____ Document passage

It has been noted by courts that jury members can and do indeed Google cases easily and as such they should be directed not to do so, the chase was from Rhyl to Flint and if anyone on the jury was to Google that title, it directs that jury member to YouTube.
Furthermore, the jury should have been instructed not to consult outside sources such as internet newspapers or television news as media reporting that could have swayed their opinion. Jurors who ignore such instructions do so then at the peril of being in contempt of court and facing fines or even prison time as a result however there was no such direction given by his Honour Judge Phillip Hughes, the appellant was and still is of the belief the judge should of commanded the situation better, and directed the jury not to seek out this footage that was hugely publicised within the local community and should have instructed the jury to report any previous irregularities to his Honour judge Phillip Hughes therefore it was a reasonable assumption by the appellant that it may well have prejudiced the trial by not mentioning to the jury any directions about YouTube or the DVD footage being available within the local community.
Clearly in the eyes of the appellant his Honour judge Phillip Hughes adapted the ad hoc approach of lets just cross our fingers and hope for the best that they (the jury) haven’t seen the footage on YouTube.

________

Resume the passage about the judge not warning the jury away from the YouTube chase footage, starting right after its final sentence.

____ Data section

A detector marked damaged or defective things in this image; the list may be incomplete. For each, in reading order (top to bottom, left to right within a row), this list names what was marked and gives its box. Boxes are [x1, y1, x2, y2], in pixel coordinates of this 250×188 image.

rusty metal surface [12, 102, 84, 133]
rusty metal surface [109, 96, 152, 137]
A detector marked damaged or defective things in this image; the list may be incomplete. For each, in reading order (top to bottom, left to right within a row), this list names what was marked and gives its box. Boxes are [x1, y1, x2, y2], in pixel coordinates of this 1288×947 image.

________
____ Data section

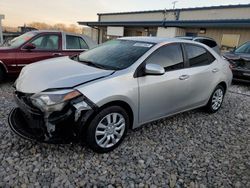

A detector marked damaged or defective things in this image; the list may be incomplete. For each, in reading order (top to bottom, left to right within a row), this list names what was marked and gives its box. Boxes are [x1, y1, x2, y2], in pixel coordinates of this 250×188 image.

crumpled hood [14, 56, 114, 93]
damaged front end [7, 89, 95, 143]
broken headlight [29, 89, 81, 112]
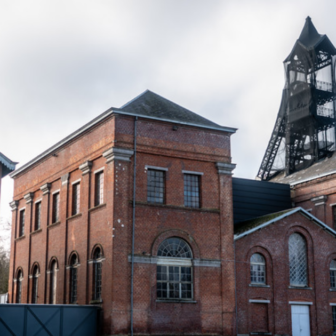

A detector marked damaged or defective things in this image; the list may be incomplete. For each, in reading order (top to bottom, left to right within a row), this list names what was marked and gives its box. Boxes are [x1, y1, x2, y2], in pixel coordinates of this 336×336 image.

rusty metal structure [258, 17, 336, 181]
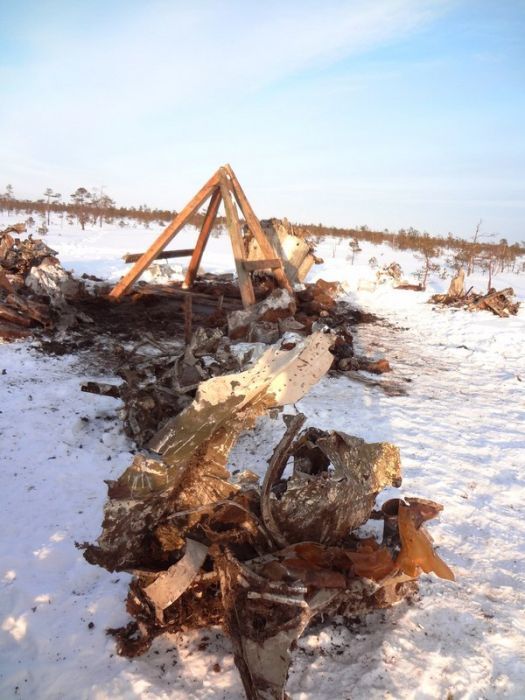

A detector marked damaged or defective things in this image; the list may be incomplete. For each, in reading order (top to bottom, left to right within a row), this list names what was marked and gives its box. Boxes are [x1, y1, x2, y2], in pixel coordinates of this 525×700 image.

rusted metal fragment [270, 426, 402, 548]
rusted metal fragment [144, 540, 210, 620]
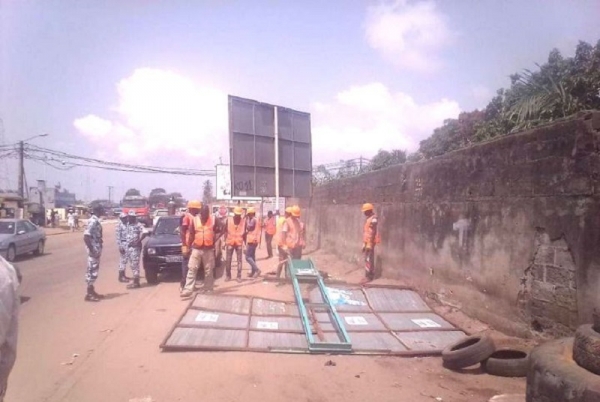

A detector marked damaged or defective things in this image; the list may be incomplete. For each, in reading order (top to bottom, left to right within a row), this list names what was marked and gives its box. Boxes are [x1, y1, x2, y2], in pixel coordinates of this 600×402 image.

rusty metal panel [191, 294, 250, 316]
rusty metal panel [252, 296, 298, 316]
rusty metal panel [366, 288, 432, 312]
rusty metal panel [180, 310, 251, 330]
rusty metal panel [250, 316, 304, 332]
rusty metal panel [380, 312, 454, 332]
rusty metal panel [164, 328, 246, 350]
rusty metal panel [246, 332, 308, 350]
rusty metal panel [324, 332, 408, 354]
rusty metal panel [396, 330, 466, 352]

________

Reply
On advice of appeal the appellant raised concerns that posts made on the YouTube website refer to being made by jury members counsel stated at number 27 annex (6a) “Although these posts seem to be written with the intention of causing the reader to believe the author was a juror this is far from proved”. The appellant believes it also remains far from being disproved.
The appellant notes similar concerns are now being raised by Queens Counsel in legal journals.
See attached extract:-
 Googling risks trial bias, warns QC Findlay
THE impartiality of jury trials in Scotland could be hampered as an increasing number of jurors are using the internet to research cases in which they are involved, two of Scotland's top criminal lawyers have warned.
Donald Findlay, QC, claimed the Scottish Government had adopted an "ostrich approach" to the problem of jury members "googling" details of criminal trials when they are sent home overnight.
And Paul McBride, QC, warned that jurors tempted to conduct online research posed a "real danger" to the fairness of criminal trials in Scotland.
Mr Findlay, who has acted in some of the country's most notorious criminal cases, said: "I don't believe that the system does anything to combat (internet searching], but rather it has adopted an ostrich approach."
He said the fairness of the trial of William Begg for the "limbs in the loch murder" in 2001 could have been damaged by internet research. "We showed a lot of internet material available at the time, and the Crown argued that it was no different than back copies of newspapers," he said. "But my response was that… it's so much easier to type someone's name into a search engine than to trawl the archives of a library
"The law works on a fiction that jurors always do what they are told and must only decide the case on the merits of the evidence presented, but I am not convinced of that."
Mr Findlay warned that the situation was even more worrying because the information returned in an internet search was not always accurate.
"You're not getting fact but media coverage, which may or may not be fact, and that is a very dangerous situation," the QC said.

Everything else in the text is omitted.